◆ Work required ◆
The entries are to be duplicated exactly, with nothing left out.

◆ Records supplied ◆
****

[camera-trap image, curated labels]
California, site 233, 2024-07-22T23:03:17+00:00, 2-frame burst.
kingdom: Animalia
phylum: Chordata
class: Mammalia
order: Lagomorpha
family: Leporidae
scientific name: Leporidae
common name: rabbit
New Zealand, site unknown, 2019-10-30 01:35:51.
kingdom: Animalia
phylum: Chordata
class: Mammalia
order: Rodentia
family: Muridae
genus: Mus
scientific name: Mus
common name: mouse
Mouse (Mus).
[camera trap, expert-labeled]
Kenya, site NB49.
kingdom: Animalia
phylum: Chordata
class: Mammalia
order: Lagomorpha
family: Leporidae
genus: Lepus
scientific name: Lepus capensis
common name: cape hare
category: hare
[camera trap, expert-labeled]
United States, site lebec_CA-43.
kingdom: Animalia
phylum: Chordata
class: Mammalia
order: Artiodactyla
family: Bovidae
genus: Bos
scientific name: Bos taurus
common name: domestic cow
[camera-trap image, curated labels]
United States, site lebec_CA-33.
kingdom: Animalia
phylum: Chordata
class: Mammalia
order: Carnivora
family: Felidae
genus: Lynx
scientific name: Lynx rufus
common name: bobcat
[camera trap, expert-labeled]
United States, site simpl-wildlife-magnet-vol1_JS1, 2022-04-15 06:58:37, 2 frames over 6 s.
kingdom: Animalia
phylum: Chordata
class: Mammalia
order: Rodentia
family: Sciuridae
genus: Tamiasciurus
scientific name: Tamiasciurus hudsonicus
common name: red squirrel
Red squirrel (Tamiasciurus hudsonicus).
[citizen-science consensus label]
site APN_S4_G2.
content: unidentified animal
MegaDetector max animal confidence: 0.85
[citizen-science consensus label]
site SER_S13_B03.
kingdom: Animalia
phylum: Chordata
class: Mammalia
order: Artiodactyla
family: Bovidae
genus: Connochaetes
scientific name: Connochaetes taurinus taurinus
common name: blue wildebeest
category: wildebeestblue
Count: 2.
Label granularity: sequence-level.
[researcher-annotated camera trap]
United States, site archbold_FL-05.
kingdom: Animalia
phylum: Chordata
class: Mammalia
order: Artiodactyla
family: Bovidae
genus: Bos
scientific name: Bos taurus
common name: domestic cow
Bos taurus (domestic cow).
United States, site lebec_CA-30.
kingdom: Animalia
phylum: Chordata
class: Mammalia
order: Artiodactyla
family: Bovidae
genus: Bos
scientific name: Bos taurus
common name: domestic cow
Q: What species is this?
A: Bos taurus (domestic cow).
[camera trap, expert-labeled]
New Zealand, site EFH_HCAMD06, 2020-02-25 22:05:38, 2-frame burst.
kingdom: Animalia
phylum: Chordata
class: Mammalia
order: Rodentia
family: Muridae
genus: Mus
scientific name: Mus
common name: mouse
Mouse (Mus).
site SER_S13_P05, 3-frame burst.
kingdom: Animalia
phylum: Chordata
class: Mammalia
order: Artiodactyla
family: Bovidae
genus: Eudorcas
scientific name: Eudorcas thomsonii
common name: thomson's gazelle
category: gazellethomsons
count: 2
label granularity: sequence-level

****

◆ Response area ◆
[camera-trap image, curated labels]
California, site 233, 2024-07-22T23:03:17+00:00, 2-frame burst.
kingdom: Animalia
phylum: Chordata
class: Mammalia
order: Lagomorpha
family: Leporidae
scientific name: Leporidae
common name: rabbit
New Zealand, site unknown, 2019-10-30 01:35:51.
kingdom: Animalia
phylum: Chordata
class: Mammalia
order: Rodentia
family: Muridae
genus: Mus
scientific name: Mus
common name: mouse
Mouse (Mus).
[camera trap, expert-labeled]
Kenya, site NB49.
kingdom: Animalia
phylum: Chordata
class: Mammalia
order: Lagomorpha
family: Leporidae
genus: Lepus
scientific name: Lepus capensis
common name: cape hare
category: hare
[camera trap, expert-labeled]
United States, site lebec_CA-43.
kingdom: Animalia
phylum: Chordata
class: Mammalia
order: Artiodactyla
family: Bovidae
genus: Bos
scientific name: Bos taurus
common name: domestic cow
[camera-trap image, curated labels]
United States, site lebec_CA-33.
kingdom: Animalia
phylum: Chordata
class: Mammalia
order: Carnivora
family: Felidae
genus: Lynx
scientific name: Lynx rufus
common name: bobcat
[camera trap, expert-labeled]
United States, site simpl-wildlife-magnet-vol1_JS1, 2022-04-15 06:58:37, 2 frames over 6 s.
kingdom: Animalia
phylum: Chordata
class: Mammalia
order: Rodentia
family: Sciuridae
genus: Tamiasciurus
scientific name: Tamiasciurus hudsonicus
common name: red squirrel
Red squirrel (Tamiasciurus hudsonicus).
[citizen-science consensus label]
site APN_S4_G2.
content: unidentified animal
MegaDetector max animal confidence: 0.85
[citizen-science consensus label]
site SER_S13_B03.
kingdom: Animalia
phylum: Chordata
class: Mammalia
order: Artiodactyla
family: Bovidae
genus: Connochaetes
scientific name: Connochaetes taurinus taurinus
common name: blue wildebeest
category: wildebeestblue
Count: 2.
Label granularity: sequence-level.
[researcher-annotated camera trap]
United States, site archbold_FL-05.
kingdom: Animalia
phylum: Chordata
class: Mammalia
order: Artiodactyla
family: Bovidae
genus: Bos
scientific name: Bos taurus
common name: domestic cow
Bos taurus (domestic cow).
United States, site lebec_CA-30.
kingdom: Animalia
phylum: Chordata
class: Mammalia
order: Artiodactyla
family: Bovidae
genus: Bos
scientific name: Bos taurus
common name: domestic cow
Q: What species is this?
A: Bos taurus (domestic cow).
[camera trap, expert-labeled]
New Zealand, site EFH_HCAMD06, 2020-02-25 22:05:38, 2-frame burst.
kingdom: Animalia
phylum: Chordata
class: Mammalia
order: Rodentia
family: Muridae
genus: Mus
scientific name: Mus
common name: mouse
Mouse (Mus).
site SER_S13_P05, 3-frame burst.
kingdom: Animalia
phylum: Chordata
class: Mammalia
order: Artiodactyla
family: Bovidae
genus: Eudorcas
scientific name: Eudorcas thomsonii
common name: thomson's gazelle
category: gazellethomsons
count: 2
label granularity: sequence-level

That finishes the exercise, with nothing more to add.